Inês Francisco Jacob, Sair de cena

22 de fevereiro de 2023

Uma mulher escreveu-me o seguinte depois de ler o texto Uma mão de homem:
 
"Eu tenho mãos de agricultora e já com artroses e, às vezes, quando estou nas caixas do supermercado, olho deliciada para as unhas das moças que atendem e imagino que, se o mundo acabar à unhaca, eu também aí vou estar, do lado dos perdedores."

21 de fevereiro de 2023

As pessoas aqui
já se tornaram 
nas pessoas
que fingem ser. 

Sam Shepard 

20 de fevereiro de 2023

Em A Trilogia de Copenhaga, o lixo percorre todas as fases da vida de Tove, todos os estados, todos os lugares. A casa onde Tove cresce fica perto dos caixotes do lixo. Os encontros para brincar com os primeiros amigos são junto aos caixotes do lixo. Os primeiros ensaios de liberdade, bem como o sentimento de uma liberdade inalcançável nos primeiros dias de trabalho, acontecem perto do lixo. O desejo, o sexo, a maternidade, a descoberta do corpo é feita no lixo. A perceção, com alívio, de que o destino dela não é o das amigas, mas a escrita, é feita perante o lixo. O lixo é uma pontuação que tanto permite entrever o seu universo como os lugares onde vive. O lixo é a sua gramática.

18 de fevereiro de 2023

A Cinemateca Portuguesa-Museu do Cinema, exibiu hoje numa sessão quatro curtas metragens iranianas que eram, cada uma delas, uma obra-prima. Ressalva sobre isso feita para a última delas, no final deste pequeno texto. MOBAREZEH BA ATASH DAR AHVAZ [“Combate ao Incêndio em Ahvaz”], de Abolghasem Rezai (1958), YEK ATASH [“Um Fogo”], de Ebrahim Golestan (1961), COURTSHIP ["Segmento do Irão"], de Ebrahim Golestan com Forough Farrokhzad (1961) e KHANEH SIAH AST [“A Casa é Negra”], de Forough Farrokhzad (1962).

_Instruções do exercício:_
Segundo o texto, que instituição exibiu numa sessão quatro curtas-metragens iranianas?

_Registos do conjunto:_
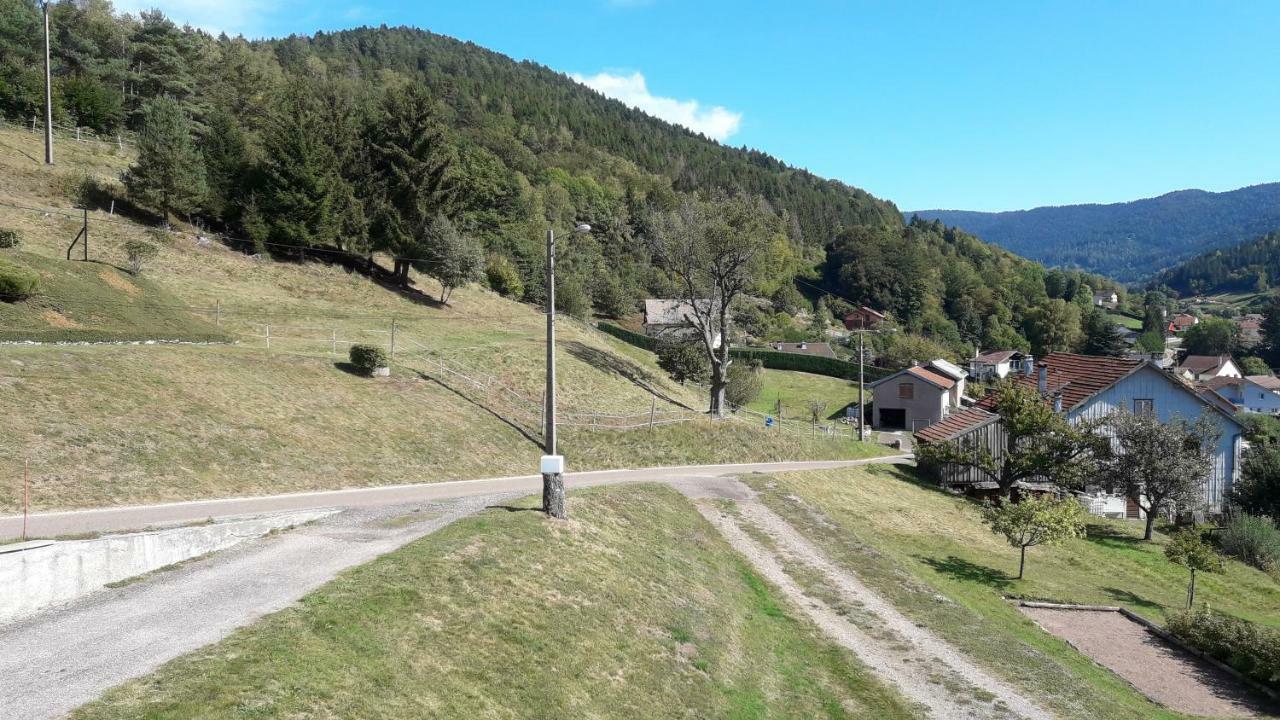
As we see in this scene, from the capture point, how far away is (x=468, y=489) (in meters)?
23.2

==

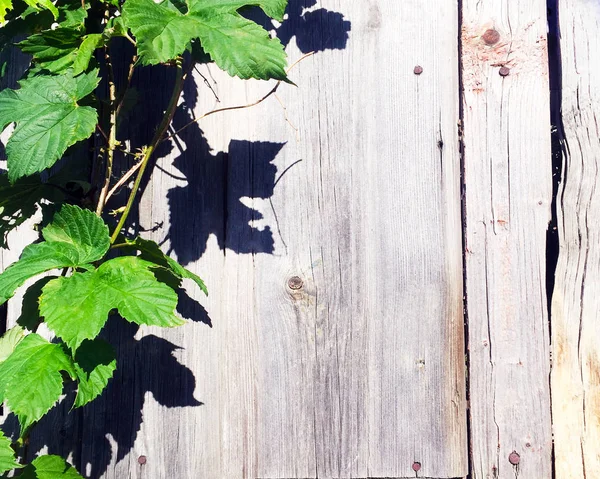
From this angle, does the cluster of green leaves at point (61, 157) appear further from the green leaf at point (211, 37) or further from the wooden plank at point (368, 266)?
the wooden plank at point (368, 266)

_Resposta à tarefa:_
A Cinemateca Portuguesa-Museu do Cinema.